==== EXCERPTED PASSAGE
Good morning, Mr. Chairman. My name is [ Kelly Buchanan ], I'm from the Australian Shareholders' Association. Today, I hold proxies from 2 of your shareholders. First of all, congratulations on your very strong financial results for the last financial year, and it looks like it's continuing on this year. So well done. Very good. My question on the remuneration report is that our members find remuneration reports quite challenging to read, as I'm sure you can understand. We would -- a simple table of actual take-home pay would really help shareholders understand what the key management personnel actually received in a financial year. Would you consider including one in next year's report.

Denis Wagner

executive
#17

[ Kelly,] we will certainly have a look at it. I can't stand here today and commit to do it, but we'll take those comments on board and we will certainly consider it.

Unknown Attendee

attendee
#18

I've brought along a sample if it might make your life easier, if you can have a go.

Denis Wagner

executive
#19

Feel free to pass it on to the company secretary. I am sure she will take it up. Any other questions or comments from the floor? Karen, are there any comments or questions in relation to this resolution from our shareholders online.

Karen Brown

executive
#20

No questions online, Denis.

Denis Wagner

executive
#21

We will now move to Resolution 2. Resolution 2 is the approval of the reelection of Allan Brackin, Resolution 2 seeks approval that Mr. Allan Brackin retires having previously been appointed to fill a casual vacancy in accordance with Rule 19.2B of the company's constitution and having consented to act and being eligible, be elected as a director of the company. Listing Rule 14.5 provides that an entity, which has directors, must hold an election of directors at each Annual General Meeting. Rule 19.2B of the constitution provides that a director appointed by the Board to fill a casual vacancy or as an addition to the existing directors will hold office until the end of the next Annual General Meeting of the company at which the director may be elected. Similarly, Listing Rule 14.4 provides that a director appointed to fill a casual vacancy or as an addition to the Board must not hold office without reelection past the next Annual General Meeting of the company. Accordingly, Mr. Allan Brackin retires from office under Listing Rule of 14.4 and Rule 19.2B of the constitution and stands for election as a nonexecutive director. Some background on Allan. Allan has over 40 years of experience in the technology industry and a proven track record as a business builder and adviser with experience in business strategy, sales and marketing, change management, financial management and merger and acquisition activity, along with governance. Allan was previously the CEO and Managing Director of Volante Group Limited, Founder and CEO of AAG Technology Services. Chair of Opticomm Limited, Chair of RPM Global Limited and Chair of GBST Limited. Allan is currently a non-executive Director of 3P Learning Limited. Proxies received in relation to this item are displayed on the screen. As set out in the notice of meeting, directors other than Allan, who will abstain from making a recommend -- will abstain from making a recommendation on this resolution, unanimously recommend that you vote in favor of Resolution 2. Are there any comments or questions in relation to this resolution from the floor? Karen, are there any comments or questions in relation to this from the online shareholders?
========
==== EXCERPTED RECORDS
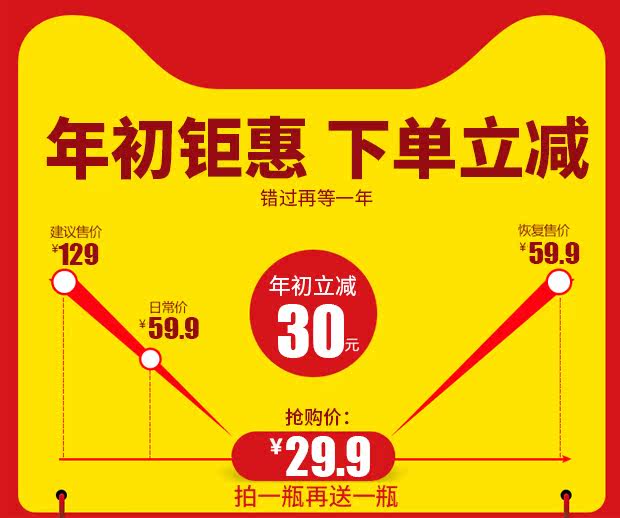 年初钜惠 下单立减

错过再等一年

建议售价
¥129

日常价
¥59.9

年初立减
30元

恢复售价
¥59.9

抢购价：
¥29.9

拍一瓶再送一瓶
========
==== EXCERPTED RECORDS
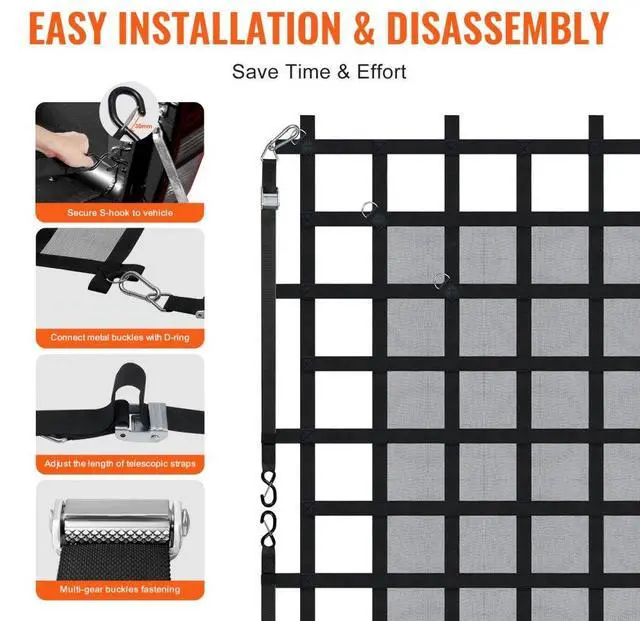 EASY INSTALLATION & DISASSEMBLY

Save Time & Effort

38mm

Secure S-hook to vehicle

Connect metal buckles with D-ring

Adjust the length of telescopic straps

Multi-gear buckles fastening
========
==== EXCERPTED RECORDS
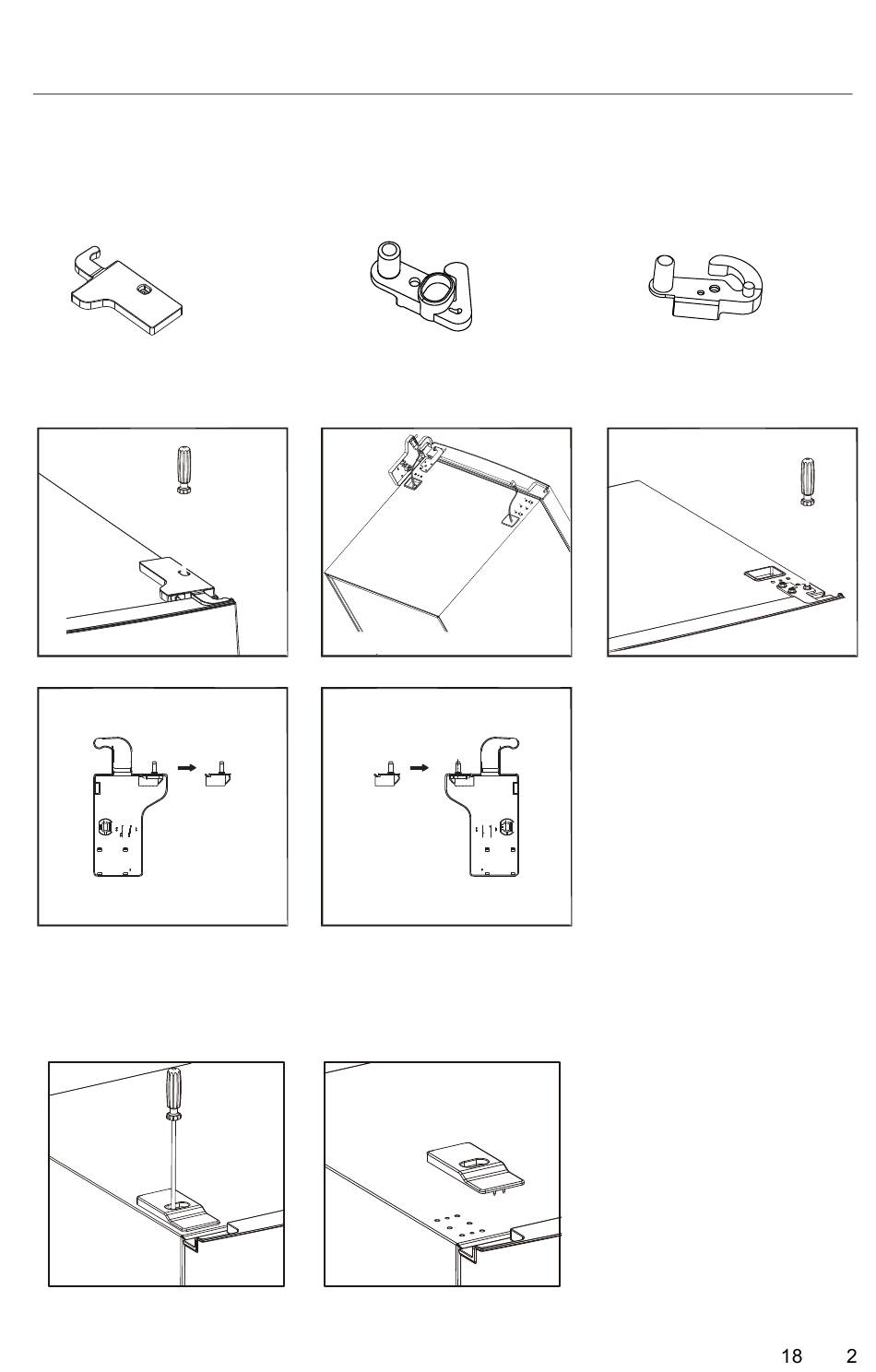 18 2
========
WORK REQUIRED » From the shareholder meeting transcript, return word for word the passage that begins at "Unknown Attendee" and stops after "our shareholders online.".

EXPECTED OUTPUT »
Unknown Attendee

attendee
#18

I've brought along a sample if it might make your life easier, if you can have a go.

Denis Wagner

executive
#19

Feel free to pass it on to the company secretary. I am sure she will take it up. Any other questions or comments from the floor? Karen, are there any comments or questions in relation to this resolution from our shareholders online.